>> BEGIN TEXT SECTION

# A goof proof sharpening system



## a1Jim (Aug 9, 2008)

Thanks for the review,looks like a very useful guide. Just a note, Mike Dunbar invented the Scary Sharp method.


----------



## JJohnston (May 22, 2009)

Take the clamp bar off and rough up the contact surfaces.


----------



## BenI (Jun 8, 2012)

I recently got mine and have been using it to sharpen my older set of chisels and it's fantastic. It makes it so easy to have consistent results and nice sharp blades.


----------



## BuckI (Oct 12, 2009)

Great review! I have one of these as well, sure makes sharpening a "no brainier." I have yet to master the technique when using the camber roller for smoothing planes.
Thanks for the review.


----------



## JHarshaw (Jun 8, 2013)

Thanks for the review! I got one last summer, and was able to get consistent results also. As a newcomer to woodworking (aside from shop class 35 yrs ago) I am amazed how much sharp tools make a difference!

JH


----------



## Tedstor (Mar 12, 2011)

I've been meaning to order one. I'll stalk Lee Valley for their next round of free shipping.

>> END TEXT SECTION
>> BEGIN INFORMATION SUPPLIED

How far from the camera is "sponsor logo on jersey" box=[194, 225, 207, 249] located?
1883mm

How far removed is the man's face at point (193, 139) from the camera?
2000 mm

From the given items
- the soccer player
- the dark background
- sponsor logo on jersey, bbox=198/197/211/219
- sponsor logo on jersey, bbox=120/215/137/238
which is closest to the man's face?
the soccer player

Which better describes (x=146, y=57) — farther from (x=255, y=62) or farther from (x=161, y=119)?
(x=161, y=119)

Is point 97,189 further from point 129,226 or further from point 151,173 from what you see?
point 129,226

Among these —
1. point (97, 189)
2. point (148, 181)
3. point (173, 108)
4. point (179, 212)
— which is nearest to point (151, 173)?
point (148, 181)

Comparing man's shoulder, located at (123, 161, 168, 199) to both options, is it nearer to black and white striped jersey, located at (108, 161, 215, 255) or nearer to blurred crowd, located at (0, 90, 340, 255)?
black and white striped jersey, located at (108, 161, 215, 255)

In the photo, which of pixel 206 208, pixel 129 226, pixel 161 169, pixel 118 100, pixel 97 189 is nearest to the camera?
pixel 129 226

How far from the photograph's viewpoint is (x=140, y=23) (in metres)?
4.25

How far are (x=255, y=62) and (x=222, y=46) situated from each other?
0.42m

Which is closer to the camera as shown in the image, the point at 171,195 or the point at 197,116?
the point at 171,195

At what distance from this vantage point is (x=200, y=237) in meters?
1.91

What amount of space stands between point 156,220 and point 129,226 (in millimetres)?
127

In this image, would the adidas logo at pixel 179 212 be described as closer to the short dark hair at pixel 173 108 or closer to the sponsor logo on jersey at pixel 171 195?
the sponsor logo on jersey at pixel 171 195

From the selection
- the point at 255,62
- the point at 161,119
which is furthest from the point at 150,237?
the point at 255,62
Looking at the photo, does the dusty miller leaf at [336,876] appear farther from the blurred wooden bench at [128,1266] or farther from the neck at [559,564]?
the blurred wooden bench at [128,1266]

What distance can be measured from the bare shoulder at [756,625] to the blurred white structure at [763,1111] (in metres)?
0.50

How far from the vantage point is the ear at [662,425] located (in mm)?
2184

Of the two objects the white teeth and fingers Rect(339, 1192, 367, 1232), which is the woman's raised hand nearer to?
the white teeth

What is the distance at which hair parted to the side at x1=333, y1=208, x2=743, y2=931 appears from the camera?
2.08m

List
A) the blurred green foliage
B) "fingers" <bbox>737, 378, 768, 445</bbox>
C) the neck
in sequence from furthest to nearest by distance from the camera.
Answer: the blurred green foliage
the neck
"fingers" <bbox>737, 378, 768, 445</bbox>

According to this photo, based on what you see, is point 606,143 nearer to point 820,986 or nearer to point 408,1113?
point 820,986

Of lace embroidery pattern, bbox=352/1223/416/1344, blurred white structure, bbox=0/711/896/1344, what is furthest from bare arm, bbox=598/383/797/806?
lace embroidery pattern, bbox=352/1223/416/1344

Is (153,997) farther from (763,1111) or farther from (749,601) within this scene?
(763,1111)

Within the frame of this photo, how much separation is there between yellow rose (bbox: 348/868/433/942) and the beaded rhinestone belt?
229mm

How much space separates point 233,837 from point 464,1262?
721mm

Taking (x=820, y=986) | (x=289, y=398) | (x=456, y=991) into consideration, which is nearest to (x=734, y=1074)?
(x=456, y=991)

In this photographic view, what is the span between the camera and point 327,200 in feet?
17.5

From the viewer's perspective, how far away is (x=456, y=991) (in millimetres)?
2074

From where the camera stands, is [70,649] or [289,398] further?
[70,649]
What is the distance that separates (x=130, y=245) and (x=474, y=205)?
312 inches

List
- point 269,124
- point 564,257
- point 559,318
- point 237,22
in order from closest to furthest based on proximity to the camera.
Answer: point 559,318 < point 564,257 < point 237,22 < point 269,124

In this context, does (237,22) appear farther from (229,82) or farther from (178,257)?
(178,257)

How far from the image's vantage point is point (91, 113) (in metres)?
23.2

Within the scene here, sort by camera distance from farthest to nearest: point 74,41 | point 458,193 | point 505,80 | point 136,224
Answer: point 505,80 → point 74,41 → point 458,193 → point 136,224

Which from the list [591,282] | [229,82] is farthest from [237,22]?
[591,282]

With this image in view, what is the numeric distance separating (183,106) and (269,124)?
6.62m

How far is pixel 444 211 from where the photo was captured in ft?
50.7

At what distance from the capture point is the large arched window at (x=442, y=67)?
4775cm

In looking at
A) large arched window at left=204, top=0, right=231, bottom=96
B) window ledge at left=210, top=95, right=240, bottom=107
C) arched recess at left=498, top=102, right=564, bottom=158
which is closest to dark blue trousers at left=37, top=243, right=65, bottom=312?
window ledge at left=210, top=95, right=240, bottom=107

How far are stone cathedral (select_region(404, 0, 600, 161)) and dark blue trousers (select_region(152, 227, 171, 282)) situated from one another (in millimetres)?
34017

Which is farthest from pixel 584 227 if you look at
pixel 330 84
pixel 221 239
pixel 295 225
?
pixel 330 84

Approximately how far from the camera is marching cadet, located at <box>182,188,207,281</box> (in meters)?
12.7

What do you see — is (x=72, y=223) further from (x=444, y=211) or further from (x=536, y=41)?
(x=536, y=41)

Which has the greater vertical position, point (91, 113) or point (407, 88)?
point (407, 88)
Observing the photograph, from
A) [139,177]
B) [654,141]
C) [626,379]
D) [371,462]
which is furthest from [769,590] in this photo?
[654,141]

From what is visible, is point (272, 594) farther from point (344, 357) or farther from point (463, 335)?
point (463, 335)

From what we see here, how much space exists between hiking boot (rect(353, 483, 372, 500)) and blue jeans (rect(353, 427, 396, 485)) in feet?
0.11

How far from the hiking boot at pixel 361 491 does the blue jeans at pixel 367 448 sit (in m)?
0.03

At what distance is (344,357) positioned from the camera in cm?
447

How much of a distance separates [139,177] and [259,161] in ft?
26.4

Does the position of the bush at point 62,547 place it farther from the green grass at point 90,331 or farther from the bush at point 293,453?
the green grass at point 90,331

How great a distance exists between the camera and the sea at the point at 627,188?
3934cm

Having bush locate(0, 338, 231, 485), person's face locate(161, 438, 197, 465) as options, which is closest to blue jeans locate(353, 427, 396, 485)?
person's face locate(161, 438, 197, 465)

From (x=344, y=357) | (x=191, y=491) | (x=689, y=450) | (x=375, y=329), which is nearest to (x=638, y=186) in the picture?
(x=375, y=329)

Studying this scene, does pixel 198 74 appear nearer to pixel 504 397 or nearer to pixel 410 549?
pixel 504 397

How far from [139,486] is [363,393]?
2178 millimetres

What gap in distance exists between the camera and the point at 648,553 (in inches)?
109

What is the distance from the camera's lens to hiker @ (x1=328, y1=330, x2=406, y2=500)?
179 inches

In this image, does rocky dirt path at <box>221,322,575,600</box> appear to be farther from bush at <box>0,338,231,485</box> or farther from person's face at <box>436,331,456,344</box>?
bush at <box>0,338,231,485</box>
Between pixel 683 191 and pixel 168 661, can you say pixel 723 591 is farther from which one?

>> END INFORMATION SUPPLIED

DIRECTIVE A |
Please print the passage of the sharpening system thread from "Thanks for the review." to "make a difference!".
DIRECTIVE B |
In the sharpening system thread, who does a1Jim say invented the Scary Sharp method?
DIRECTIVE C |
Write the next post in the sharpening system thread, following the last one shown.

WRITTEN REPLY A |
Thanks for the review.


----------



## JHarshaw (Jun 8, 2013)

Thanks for the review! I got one last summer, and was able to get consistent results also. As a newcomer to woodworking (aside from shop class 35 yrs ago) I am amazed how much sharp tools make a difference!

WRITTEN REPLY B |
Mike Dunbar

WRITTEN REPLY C |
----------



## b2rtch (Jan 20, 2010)

In the past I was looking at buying this guide but now I no longer use any guide at all.
It works well for me.
In general, I like Veritas products.


----------



## love2cad (Oct 8, 2012)

I have this jig also and love it. Sharping use to be one of things I put off and off.. now I don't hesitate.


----------



## KTMM (Aug 28, 2009)

I had one of these and it's a great product. The add ons are worth the money (skew jig and camber roller). I had a slight bend in the roller pin, Lee Valley sent me a new one no questions asked.

Once I learned how to sharpen freehand, I no longer used mine and sold it.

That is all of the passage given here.